Frequently asked questions

What is the Southern grid emission factor for FY 2024-25?

The Southern regional grid emission factor for FY 2024-25 is 0.8086 tCO₂/MWh, computed by Batchwise from CEA V21.0 plant-level data by aggregating the 721 grid-connected power stations mapped to the Southern grid (Andhra Pradesh, Karnataka, Kerala, Tamil Nadu, Telangana, Puducherry, Lakshadweep). This is a Batchwise computation from CEA plant data — it is not a factor directly published by CEA in V21.0.

Which CEA emission factor should I use for Scope 2 if my facilities are in Karnataka or Tamil Nadu?

Entities with facilities concentrated in the Southern grid may apply the Southern regional factor (0.8086 tCO₂/MWh for FY 2024-25) under the GHG Protocol location-based method, where the entity has documented its boundary at the regional level. The all-India weighted-average grid emission rate (0.7117 tCO₂/MWh) is the more commonly applied factor for multi-region entities. The choice of factor — regional vs all-India, and the specific CEA variant (weighted average / Operating Margin / Combined Margin) — is the entity's documented methodology call, applied consistently year-on-year and disclosed in the methodology footnote.

Why does the Southern grid have a lower emission factor than the Eastern or Western grids?

The Southern grid's factor of 0.8086 tCO₂/MWh (FY 2024-25) is lower than the Eastern (0.9280) and Western (0.8900) grids primarily because Karnataka and Tamil Nadu carry material renewable energy shares in their generation mix. Karnataka's 166 plants include significant solar (including Pavagada, one of the world's largest solar parks) and wind capacity, giving it the lowest state-level factor in the Southern cluster at 0.6505 tCO₂/MWh. Tamil Nadu's Muppandal wind cluster and growing solar capacity temper its coal and lignite base. Kerala's hydro-dominant portfolio (near-zero fossil generation) also contributes to the regional average, though its absolute generation volume is small relative to AP, Tamil Nadu, and Karnataka.

Is the Southern regional grid factor published by CEA in V21.0?

No. CEA V21.0 publishes the all-India aggregate factors only. Regional grid factors are not directly published in V21.0. The Southern regional factor of 0.8086 tCO₂/MWh is computed by Batchwise by aggregating plant-level emissions and net generation for the 721 power stations mapped to the Southern regional grid in the CEA V21.0 plant-level Data sheet. The methodology is: sum(plant CO₂ emissions, t) / (sum(plant net generation, GWh) × 1,000). This is a transparent aggregation of CEA's own plant data — not a third-party estimate.

How has the Southern grid emission factor trended over the past three years?

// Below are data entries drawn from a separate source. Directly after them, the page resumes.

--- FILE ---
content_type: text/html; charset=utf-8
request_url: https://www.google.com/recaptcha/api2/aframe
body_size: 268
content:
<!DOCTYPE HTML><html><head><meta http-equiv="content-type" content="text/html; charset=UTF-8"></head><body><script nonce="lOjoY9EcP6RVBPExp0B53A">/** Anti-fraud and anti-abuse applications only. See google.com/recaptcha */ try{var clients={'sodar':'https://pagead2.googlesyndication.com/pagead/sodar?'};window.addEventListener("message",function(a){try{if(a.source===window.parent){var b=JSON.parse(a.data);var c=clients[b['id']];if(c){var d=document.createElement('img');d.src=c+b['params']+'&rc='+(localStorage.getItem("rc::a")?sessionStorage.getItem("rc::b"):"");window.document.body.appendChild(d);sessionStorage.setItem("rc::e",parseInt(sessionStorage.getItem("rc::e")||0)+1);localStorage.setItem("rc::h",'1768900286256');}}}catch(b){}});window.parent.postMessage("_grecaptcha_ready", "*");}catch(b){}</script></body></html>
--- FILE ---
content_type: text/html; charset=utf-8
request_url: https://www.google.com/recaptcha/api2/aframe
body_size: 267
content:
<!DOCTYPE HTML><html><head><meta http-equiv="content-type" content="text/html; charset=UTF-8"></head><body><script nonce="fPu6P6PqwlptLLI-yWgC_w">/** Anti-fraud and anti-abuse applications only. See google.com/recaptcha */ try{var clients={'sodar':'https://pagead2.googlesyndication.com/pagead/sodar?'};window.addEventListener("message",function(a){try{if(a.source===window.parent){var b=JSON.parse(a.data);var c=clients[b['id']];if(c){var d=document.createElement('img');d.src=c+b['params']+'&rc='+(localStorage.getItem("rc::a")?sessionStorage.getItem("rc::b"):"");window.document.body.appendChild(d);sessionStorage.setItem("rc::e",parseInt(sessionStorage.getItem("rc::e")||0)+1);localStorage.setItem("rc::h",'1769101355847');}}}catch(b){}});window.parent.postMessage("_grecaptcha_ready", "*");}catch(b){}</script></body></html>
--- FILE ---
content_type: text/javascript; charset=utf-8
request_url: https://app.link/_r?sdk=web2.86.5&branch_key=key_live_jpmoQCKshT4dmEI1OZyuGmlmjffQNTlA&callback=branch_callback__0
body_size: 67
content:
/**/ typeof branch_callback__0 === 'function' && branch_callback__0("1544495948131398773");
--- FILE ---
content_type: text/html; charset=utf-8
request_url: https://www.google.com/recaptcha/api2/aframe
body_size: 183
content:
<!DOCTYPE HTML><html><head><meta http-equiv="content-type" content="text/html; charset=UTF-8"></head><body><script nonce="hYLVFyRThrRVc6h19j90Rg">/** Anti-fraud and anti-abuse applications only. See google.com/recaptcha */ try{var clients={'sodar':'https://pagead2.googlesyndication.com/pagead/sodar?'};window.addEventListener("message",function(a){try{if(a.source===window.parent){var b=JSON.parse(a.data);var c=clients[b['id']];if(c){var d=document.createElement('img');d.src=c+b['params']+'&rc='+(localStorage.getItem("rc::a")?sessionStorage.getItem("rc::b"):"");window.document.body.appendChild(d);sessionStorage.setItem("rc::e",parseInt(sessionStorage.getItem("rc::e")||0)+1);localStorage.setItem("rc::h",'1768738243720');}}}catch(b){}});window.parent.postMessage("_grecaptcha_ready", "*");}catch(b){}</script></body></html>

The Southern grid computed emission factor has moved as follows over the three years covered by the Batchwise CEA aggregation: FY 2022-23: 0.7779 tCO₂/MWh; FY 2023-24: 0.8452 tCO₂/MWh; FY 2024-25: 0.8086 tCO₂/MWh. The sharp increase in 2023-24 reflected Telangana and AP adding coal-backed generation; the partial reversal in 2024-25 reflects Karnataka's renewable capacity additions (Pavagada solar phase completions and continued wind additions) and Tamil Nadu's growing solar portfolio lowering the weighted average.